Le lancement des travaux du Grand contournement ouest (GCO) de Strasbourg et la contestation sur le terrain ont parfois fait découvrir le dossier à certains Strasbourgeois. Et le traitement de l’actualité chaude et les rebondissements juridiques, militants ou politiques contribuent à perdre de vue à quoi correspond ce projet d’autoroute payante de 24 kilomètres (dont 2 gratuits) construite par la société Arcos, filiale du groupe Vinci. Rue89 Strasbourg refait le point sur les bases de ce projet d’aménagement et son actualité à venir.

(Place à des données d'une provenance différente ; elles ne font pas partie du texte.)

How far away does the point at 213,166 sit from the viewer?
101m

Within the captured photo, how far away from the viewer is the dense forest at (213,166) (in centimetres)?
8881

1 – Quel est le but du GCO ?

Pour répondre, il suffit de se référer aux documents officiels, notamment en annexe du contrat de concession, qui liste quatre objectifs. Le but principal est « d’assurer la continuité de l’axe autoroutier Nord-Sud alsacien ». Aujourd’hui, circuler sur l’A35 entre Haguenau et Sélestat est difficile à certaines heures, car l’A35 est parfois saturée aux alentours de Strasbourg, notamment aux heures de pointe du trafic pendulaire (matin et soir).

La conclusion du rapport de 2013 qui a acté la relance du GCO signale que « 40 à 45% de ces flux de transit nord­-sud est composé de flux locaux ou régionaux (objectif 2, ndlr), très peu enclins à utiliser une infrastructure à péage ». Le GCO cible donc en priorité les 60 à 65% du trafic de transit européen, dont les camions de marchandises qui circulent des ports d’Anvers/Amsterdam vers le sud de l’Europe (Milan, Marseille, Barcelone) et pourraient éviter le cœur de Strasbourg.

Le GCO se divise en trois tronçons (document Arcos)
Le GCO se divise en trois tronçons (document Arcos)

Par ricochet, cette rocade a deux autres conséquence secondaires, à savoir « réorganiser les accès de l’aéroport, la zone d’activités de la Bruche, voire le port de Strasbourg » et enfin « soulager » l’A35 d’une partie de son trafic actuel. Ce sont ces objectifs qui ont été déclarés d’ »intérêt général » et qui permettent par exemple au tracé de traverser des zones abritant des espèces naturelles protégées.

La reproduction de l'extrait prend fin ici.